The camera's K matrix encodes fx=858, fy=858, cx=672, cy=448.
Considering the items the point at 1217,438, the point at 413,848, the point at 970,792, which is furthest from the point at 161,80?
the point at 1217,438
--
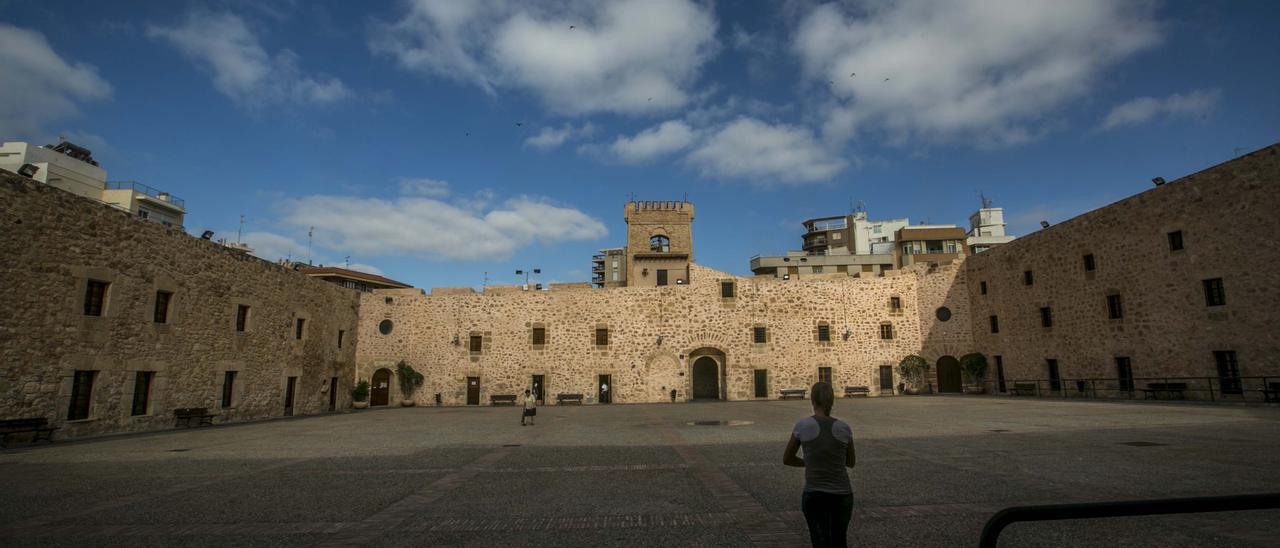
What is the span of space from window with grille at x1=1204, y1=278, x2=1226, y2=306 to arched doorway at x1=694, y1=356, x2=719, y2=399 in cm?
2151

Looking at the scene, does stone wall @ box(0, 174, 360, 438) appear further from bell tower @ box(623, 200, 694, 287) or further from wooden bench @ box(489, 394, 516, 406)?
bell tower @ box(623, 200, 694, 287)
--
> _WRITTEN REQUEST_: Show every line of the entries above that contains the string "tower", treating uppercase and lowercase as different.

> _TASK SOLUTION_:
Looking at the scene, does stone wall @ box(0, 174, 360, 438) appear further from bell tower @ box(623, 200, 694, 287) or further from wooden bench @ box(489, 394, 516, 406)?
bell tower @ box(623, 200, 694, 287)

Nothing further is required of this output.